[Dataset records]
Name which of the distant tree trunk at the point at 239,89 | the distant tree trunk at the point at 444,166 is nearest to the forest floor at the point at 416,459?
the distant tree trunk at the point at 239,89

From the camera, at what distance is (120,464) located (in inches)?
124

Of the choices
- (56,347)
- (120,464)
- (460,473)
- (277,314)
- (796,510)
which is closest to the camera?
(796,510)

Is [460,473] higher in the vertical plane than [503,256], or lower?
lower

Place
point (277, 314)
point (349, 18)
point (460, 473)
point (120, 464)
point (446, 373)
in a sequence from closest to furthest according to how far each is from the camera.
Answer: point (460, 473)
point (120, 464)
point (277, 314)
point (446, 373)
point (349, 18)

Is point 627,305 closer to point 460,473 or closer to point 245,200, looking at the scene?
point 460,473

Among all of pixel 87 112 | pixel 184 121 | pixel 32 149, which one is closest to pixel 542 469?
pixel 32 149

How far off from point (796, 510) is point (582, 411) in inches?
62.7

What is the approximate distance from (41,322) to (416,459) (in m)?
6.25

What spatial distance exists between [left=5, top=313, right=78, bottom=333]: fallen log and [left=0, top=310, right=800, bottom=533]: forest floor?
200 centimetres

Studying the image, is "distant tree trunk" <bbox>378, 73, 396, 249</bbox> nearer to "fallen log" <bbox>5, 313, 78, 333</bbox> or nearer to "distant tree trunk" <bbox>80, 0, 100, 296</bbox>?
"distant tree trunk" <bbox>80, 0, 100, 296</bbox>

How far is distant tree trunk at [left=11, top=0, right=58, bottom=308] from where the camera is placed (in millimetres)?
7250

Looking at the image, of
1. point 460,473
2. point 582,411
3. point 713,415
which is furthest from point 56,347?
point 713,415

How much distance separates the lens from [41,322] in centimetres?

WHAT TO PRODUCE - Present every line of the listing above as a numbered list. Skip the blank lines.

ANSWER TO THE TASK -
1. Name which of the distant tree trunk at the point at 239,89 | the distant tree trunk at the point at 444,166 is nearest to the forest floor at the point at 416,459?
2. the distant tree trunk at the point at 239,89
3. From the camera, at what distance is (120,464) located (in inches)?
4. 124
5. Of the choices
6. - (56,347)
7. - (120,464)
8. - (460,473)
9. - (277,314)
10. - (796,510)
11. which is closest to the camera?
12. (796,510)
13. Is [460,473] higher in the vertical plane than [503,256], or lower?
14. lower
15. Place
16. point (277, 314)
17. point (349, 18)
18. point (460, 473)
19. point (120, 464)
20. point (446, 373)
21. in a sequence from closest to furthest according to how far each is from the camera.
22. Answer: point (460, 473)
23. point (120, 464)
24. point (277, 314)
25. point (446, 373)
26. point (349, 18)
27. Is point 627,305 closer to point 460,473 or closer to point 245,200, looking at the scene?
28. point 460,473
29. Among all of pixel 87 112 | pixel 184 121 | pixel 32 149, which one is closest to pixel 542 469?
30. pixel 32 149
31. How far off from point (796, 510) is point (582, 411) in inches?
32. 62.7
33. What is the approximate distance from (41,322) to (416,459) (in m)?
34. 6.25
35. What spatial distance exists between [left=5, top=313, right=78, bottom=333]: fallen log and [left=0, top=310, right=800, bottom=533]: forest floor?
36. 200 centimetres
37. Studying the image, is "distant tree trunk" <bbox>378, 73, 396, 249</bbox> nearer to "fallen log" <bbox>5, 313, 78, 333</bbox> or nearer to "distant tree trunk" <bbox>80, 0, 100, 296</bbox>?
38. "distant tree trunk" <bbox>80, 0, 100, 296</bbox>
39. How far is distant tree trunk at [left=11, top=0, right=58, bottom=308] from where the camera is placed (in millimetres)?
40. 7250
41. Looking at the image, of
42. 1. point 460,473
43. 2. point 582,411
44. 3. point 713,415
45. which is furthest from point 56,347?
46. point 713,415
47. How much distance separates the lens from [41,322] in centimetres?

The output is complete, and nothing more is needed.